HOW TO COMPLETE THIS TASK: Scan the entries for lines with "cells" and say how many there are, with nothing more.

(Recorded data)
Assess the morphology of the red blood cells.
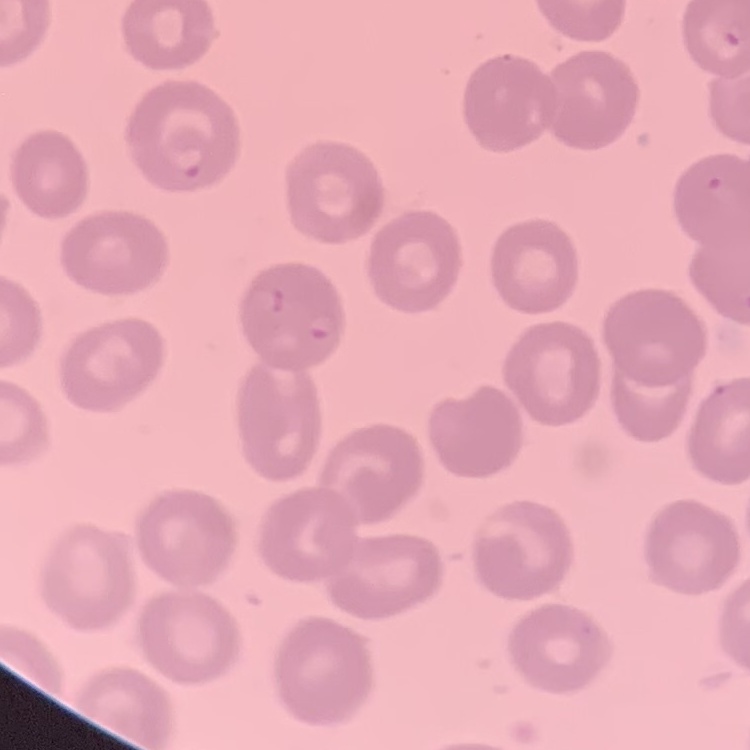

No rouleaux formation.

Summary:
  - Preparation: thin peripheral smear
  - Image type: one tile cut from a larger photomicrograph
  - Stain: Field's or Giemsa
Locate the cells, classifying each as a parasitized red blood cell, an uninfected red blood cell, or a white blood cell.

EXPECTED ANSWER: 2